For Canada's Kevin Reimer, the finish at the Whistler Longboard Festival downhill at Whistler Sliding Centre was eerily similar to last year.
He often battles California's James Kelly at events, but last year the two tangled near the bottom of the twisting access road to the Olympic venue, putting Andrew Chapman first overall.
This year the same thing happened, and once again it was the skater sitting third coming into the final corners who would go on to win the event.
If Reimer was upset to finish third behind Jimmy Riha and James Kelly he didn't show it. He was more excited to see all six skaters in the final heat cross the line on their feet, with no crashes or injuries. "When does that happen on a course like this?" he asked.
"It was really exciting," he said of the race, with Reimer and Kelly changing the lead twice on the top of the course. When they came into the corner where the contact happened last year, the setup was similar.

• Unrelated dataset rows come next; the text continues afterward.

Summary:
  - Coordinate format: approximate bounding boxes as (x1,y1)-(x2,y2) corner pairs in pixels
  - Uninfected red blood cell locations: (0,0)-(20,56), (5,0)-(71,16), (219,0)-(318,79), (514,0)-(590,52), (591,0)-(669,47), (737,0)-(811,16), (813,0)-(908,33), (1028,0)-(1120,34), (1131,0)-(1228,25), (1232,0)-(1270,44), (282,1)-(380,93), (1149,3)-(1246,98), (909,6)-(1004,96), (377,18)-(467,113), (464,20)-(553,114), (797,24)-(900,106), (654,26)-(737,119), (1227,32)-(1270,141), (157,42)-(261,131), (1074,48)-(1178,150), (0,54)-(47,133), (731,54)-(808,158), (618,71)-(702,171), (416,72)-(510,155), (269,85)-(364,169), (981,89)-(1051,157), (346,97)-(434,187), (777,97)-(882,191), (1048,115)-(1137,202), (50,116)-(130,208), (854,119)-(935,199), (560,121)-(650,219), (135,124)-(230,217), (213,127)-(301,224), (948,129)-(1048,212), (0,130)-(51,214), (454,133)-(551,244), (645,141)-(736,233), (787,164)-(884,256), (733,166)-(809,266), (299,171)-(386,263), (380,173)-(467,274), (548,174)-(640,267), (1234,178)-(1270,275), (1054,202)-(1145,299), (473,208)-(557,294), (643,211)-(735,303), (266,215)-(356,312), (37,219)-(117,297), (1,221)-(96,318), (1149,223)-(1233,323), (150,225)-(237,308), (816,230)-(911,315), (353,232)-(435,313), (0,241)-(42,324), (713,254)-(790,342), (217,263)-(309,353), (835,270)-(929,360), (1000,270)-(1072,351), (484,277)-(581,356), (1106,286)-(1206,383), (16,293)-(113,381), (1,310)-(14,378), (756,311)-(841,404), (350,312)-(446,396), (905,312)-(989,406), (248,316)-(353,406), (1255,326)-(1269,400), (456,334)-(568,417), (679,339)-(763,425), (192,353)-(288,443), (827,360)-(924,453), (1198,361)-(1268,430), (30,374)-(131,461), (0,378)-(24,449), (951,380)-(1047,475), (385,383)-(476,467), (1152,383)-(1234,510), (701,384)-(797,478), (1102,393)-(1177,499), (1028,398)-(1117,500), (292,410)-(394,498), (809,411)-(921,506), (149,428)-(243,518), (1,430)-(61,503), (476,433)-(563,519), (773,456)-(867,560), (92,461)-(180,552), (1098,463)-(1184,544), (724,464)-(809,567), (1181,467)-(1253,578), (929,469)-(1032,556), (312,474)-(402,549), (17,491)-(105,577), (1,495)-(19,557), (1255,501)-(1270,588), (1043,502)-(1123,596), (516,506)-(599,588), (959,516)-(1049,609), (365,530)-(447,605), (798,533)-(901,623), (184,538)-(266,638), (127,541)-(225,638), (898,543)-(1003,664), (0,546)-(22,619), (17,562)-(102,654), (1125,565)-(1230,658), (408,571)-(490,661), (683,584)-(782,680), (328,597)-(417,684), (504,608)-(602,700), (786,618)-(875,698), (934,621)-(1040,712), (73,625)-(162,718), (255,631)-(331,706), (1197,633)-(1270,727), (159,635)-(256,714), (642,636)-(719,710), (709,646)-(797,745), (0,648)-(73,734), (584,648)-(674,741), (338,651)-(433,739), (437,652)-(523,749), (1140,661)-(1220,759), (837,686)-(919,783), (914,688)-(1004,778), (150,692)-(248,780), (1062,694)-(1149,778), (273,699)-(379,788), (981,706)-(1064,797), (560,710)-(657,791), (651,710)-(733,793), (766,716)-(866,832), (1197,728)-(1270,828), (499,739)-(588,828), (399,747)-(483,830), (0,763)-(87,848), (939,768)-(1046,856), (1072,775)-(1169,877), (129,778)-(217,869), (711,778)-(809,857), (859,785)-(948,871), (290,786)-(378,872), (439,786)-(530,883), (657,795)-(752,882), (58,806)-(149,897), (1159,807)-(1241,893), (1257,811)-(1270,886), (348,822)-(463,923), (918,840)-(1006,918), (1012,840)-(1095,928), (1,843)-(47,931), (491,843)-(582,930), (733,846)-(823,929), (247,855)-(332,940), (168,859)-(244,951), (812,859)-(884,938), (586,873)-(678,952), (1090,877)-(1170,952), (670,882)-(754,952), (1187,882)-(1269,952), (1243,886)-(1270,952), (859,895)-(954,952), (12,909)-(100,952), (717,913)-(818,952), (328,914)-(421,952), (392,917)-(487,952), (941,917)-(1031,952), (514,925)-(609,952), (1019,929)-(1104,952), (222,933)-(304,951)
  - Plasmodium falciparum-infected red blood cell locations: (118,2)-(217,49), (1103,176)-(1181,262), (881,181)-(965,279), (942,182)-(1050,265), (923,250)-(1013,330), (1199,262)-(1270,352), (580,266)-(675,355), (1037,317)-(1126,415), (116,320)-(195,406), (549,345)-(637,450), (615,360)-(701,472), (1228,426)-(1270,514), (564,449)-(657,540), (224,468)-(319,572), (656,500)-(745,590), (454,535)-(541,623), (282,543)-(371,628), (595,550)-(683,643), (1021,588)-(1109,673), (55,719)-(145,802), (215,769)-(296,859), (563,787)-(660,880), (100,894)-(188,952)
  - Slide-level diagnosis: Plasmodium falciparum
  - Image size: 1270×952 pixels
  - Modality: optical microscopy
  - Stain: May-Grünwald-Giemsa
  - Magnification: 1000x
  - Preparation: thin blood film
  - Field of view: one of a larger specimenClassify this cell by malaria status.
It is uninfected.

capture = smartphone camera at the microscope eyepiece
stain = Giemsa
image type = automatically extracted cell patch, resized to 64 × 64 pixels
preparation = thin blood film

"He was going into that corner (and it) was a bit of a repeat of last year where he was taking a line that maybe wasn't the best one, so I tried to pass him on the inside... but we both came in with too much speed and slid out too far, and Jimmy, who was third, was able to capitalize."
Riha played it perfectly, cutting inside on a right-hand corner on a tight line that Reimer realized after the race probably favoured goofy skaters.
For Riha, who lost his sponsor before the event, it was a big win. He said he had a feeling something would go down between Reimer and Kelly, and wanted to be in position when it did.
"The lead changed a few times, there was a lot of battling back and forth and figuring out who was going to drift where, but me and James Kelly from California were both trying to get it in, and all these curbs are the same as what we race back home," he said. "You never know what's going to go down."
Riha added that he didn't have many sketchy moments in the last heat and tried hard to avoid crashing or getting caught up in the battle for the lead until he had a chance to make his move. "The battle (in the heat) was between James and Kevin, those guys are top riders."
Riha, known as Rad Train, said he doesn't have any plans for his prize money, some $3,000, but said it will go in to the bank account that he uses to travel and compete.
He doesn't have any plans to join the next stage of the International Downhill Federation's (IDF) World Cup season in Europe, but if any sponsors were interested he said he would be available to race anywhere.
Reimer was also on the fence over racing in Europe. He has the sponsorship, but wants to concentrate on his career, working for a manufacturer to design longboard trucks.
On the women's side, Calgary's Elena Corigall continued to dominate, edging out Anna O'Neill (another Albertan) and Marie Bougourd of France.
"I just like to try and not get too focused on being too competitive," said Corigall. "I just try to have a good time and skate safely. I wouldn't say conservatively, but when I'm riding I don't want to do anything that might make (another racer) crash."
Corigall is excited to see so many women joining the new World Cup tour, — the number of racers at Whistler has doubled each year — as well as for a change to the rules that lets girls race the men in the open category if they choose.
"It's awesome, there's so many more girls out, they're more skilled and people are starting to see that this is a sport for girls as well," she said. "And we can step up to open (as well) and girls are seeing that we can actually be competitive with the guys."
Corigall said there are a lot of girls downhilling these days that only need a nudge to start competing. "(Girls take) more coaxing than guys to get into it," she said. "I started with a bunch of Calgary girls that was coming out to sessions and we made our way up together. A few of us started together, we trained together and now we're here."
She does regret being on the road for the flooding in Calgary. While she was unaffected she said she would have liked to have helped with the clean-up efforts.
She'll likely get her chance as she won't be continuing on with the IDF World Cup tour as it heads to Europe for the Kozakov Challenge at the end of the month.
"Not this year, but fingers crossed for next year."
The other World Cup level event was a junior race. Alex Hannigan from Calgary was the top racer, followed by Connor Ferguson of Australia and Bryan Reich of Vernon.